Thoughts on Interpreting Scripture

I am reading through some material that has been sitting on my desk (and floor, for that matter) and interacting with it. I will be doing this more often over the next few weeks. This will give me a way of putting this information on the site and providing a way to search through a lot of material quickly.

I came across this article by R. C. Sproul, Sr., in Tabletalk Magazine. In it Dr. Sproul is looking at how do we interact and interpret the Bible. The following reflections and quotation page numbers are taken from the January 2011 magazine.

Two Principles to Govern Interpretation

1. The Analogy of Faith: This is the idea that scripture is its own interpreter. What this means on a practical level is that a through investigation of what the Bible has to say on a subject should be done before any exploration of other sources.

2. “Sensus literalis“: This does not mean that “every text in the Scriptures is given a “woodenly literal” interpretation, but rather that we must interpret the Bible in the sense in which it is written” (6). What this means is that we do not violate the laws of grammar or genre in order to arrive at an understanding of what the text says.
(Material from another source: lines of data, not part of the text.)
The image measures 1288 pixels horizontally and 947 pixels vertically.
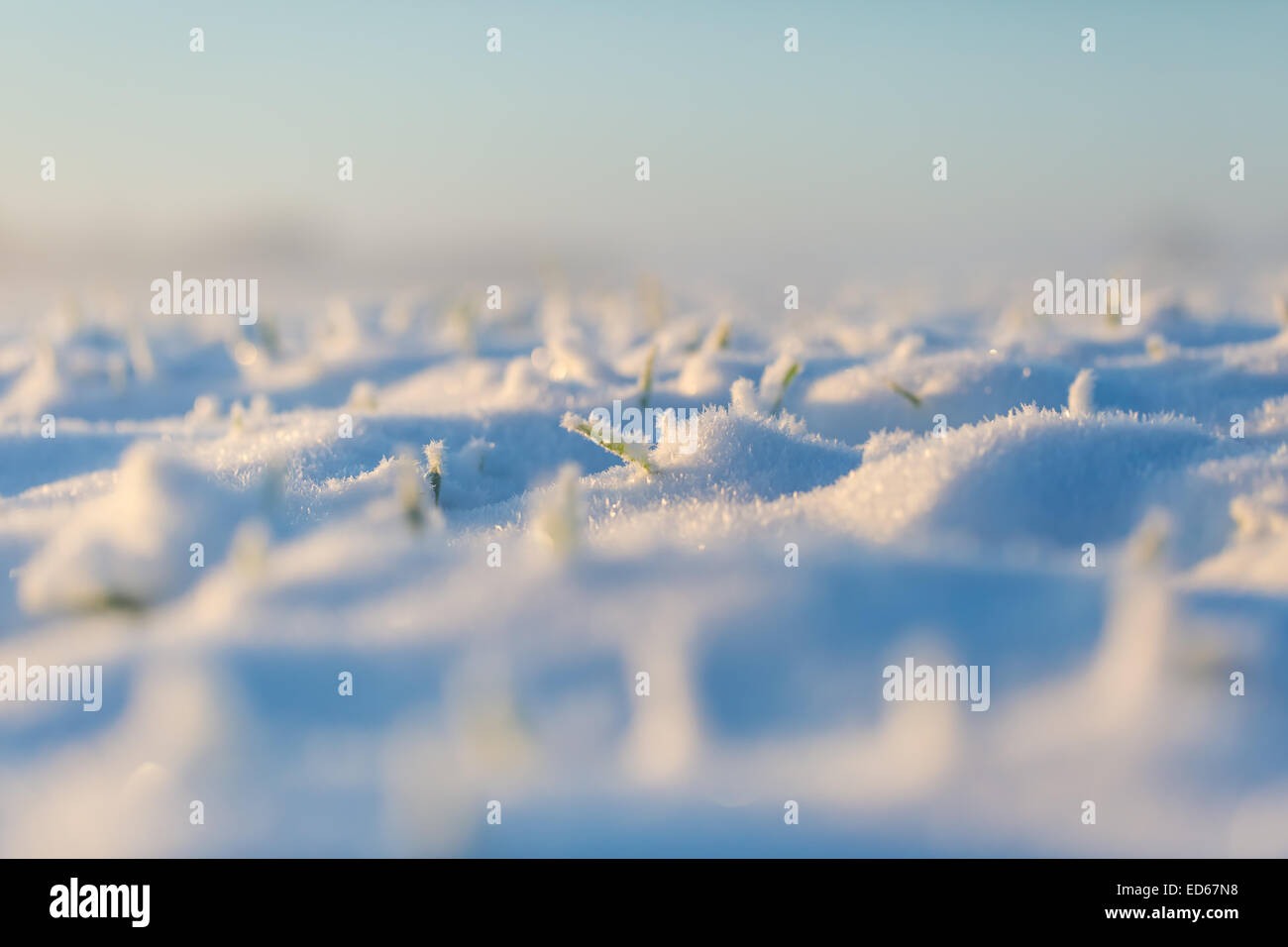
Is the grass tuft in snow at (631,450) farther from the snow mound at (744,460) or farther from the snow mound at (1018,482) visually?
the snow mound at (1018,482)

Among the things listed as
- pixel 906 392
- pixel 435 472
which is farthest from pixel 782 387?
pixel 435 472

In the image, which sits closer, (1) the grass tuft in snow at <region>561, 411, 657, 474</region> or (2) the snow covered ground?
(2) the snow covered ground

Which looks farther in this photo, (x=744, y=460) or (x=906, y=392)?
(x=906, y=392)

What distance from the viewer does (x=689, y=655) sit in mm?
912

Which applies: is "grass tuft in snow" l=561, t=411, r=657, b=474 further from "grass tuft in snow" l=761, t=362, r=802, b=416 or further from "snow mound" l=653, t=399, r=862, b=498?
"grass tuft in snow" l=761, t=362, r=802, b=416

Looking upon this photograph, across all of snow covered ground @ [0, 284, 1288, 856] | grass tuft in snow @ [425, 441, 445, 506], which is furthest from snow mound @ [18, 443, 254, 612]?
grass tuft in snow @ [425, 441, 445, 506]

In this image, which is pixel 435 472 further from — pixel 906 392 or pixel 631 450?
pixel 906 392

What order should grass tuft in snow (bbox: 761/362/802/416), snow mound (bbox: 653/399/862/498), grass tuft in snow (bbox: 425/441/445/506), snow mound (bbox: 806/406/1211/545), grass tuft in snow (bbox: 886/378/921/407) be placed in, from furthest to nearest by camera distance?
grass tuft in snow (bbox: 761/362/802/416) → grass tuft in snow (bbox: 886/378/921/407) → grass tuft in snow (bbox: 425/441/445/506) → snow mound (bbox: 653/399/862/498) → snow mound (bbox: 806/406/1211/545)

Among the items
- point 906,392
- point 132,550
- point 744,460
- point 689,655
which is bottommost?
point 689,655

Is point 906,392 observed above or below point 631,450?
above

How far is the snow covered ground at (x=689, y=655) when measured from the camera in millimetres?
796

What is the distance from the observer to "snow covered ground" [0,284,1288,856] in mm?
796
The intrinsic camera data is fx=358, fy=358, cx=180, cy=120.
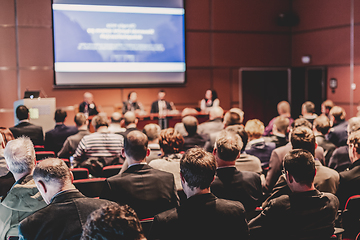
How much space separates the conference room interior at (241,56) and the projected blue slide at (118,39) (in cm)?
37

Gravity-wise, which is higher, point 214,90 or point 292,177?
point 214,90

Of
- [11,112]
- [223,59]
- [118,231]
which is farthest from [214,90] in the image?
[118,231]

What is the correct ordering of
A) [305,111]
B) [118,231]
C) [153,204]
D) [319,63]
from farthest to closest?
[319,63] < [305,111] < [153,204] < [118,231]

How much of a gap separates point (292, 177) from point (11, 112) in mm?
7799

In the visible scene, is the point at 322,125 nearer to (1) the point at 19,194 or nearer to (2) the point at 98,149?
(2) the point at 98,149

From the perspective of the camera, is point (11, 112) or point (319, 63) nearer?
point (11, 112)

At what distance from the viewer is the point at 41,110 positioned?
7379 mm

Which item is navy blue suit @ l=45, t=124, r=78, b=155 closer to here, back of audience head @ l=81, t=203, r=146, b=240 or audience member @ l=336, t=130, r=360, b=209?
audience member @ l=336, t=130, r=360, b=209

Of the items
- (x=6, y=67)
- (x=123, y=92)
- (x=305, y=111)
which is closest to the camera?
(x=305, y=111)

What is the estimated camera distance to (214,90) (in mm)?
9875

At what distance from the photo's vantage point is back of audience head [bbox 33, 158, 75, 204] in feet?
6.57

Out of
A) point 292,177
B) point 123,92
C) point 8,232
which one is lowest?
point 8,232

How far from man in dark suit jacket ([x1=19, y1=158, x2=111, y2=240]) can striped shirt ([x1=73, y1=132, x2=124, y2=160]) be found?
2.21 m

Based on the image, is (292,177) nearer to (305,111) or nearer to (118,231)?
(118,231)
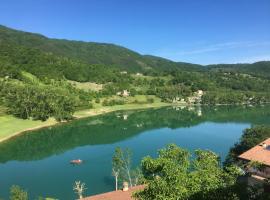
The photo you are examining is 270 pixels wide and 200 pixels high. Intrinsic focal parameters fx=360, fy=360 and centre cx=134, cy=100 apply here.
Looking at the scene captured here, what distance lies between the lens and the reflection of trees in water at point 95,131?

Sproul makes this plainly clear.

“Though the Bible is not like any other book in that is carries with it the authority of divine inspiration, nevertheless, the inspiration of the Holy Spirit over a written text does not turn verbs into nouns or nouns into verbs. No special, secret, arcane, esoteric meaning is pourted into a text simply because it’s divinely inspiried. … No, the Bible is to be interpreted according to the ordinary rules of language.” (6-7)

At the heart of this principle is the idea that we start with what we know and understand and then trying to make sense of those areas that are not as clear. In order to treat the Bible as a cohesive text we have to maintain that sense as we engage it. To do otherwise is to violate the integrity of the message that the bible contains. Sproul provided this clarifying thought. “Though we affirm the basic clarity of the sacred Scripture, we do not at the same time say that all passage are equally clear” (7).

The process of reading, interpreting and ultimately understanding what the Bible says ought to be the greatest priority of the follower of Jesus. These two principles are helpful guides as you study.

Let me know if you agree with Dr. Sproul or not…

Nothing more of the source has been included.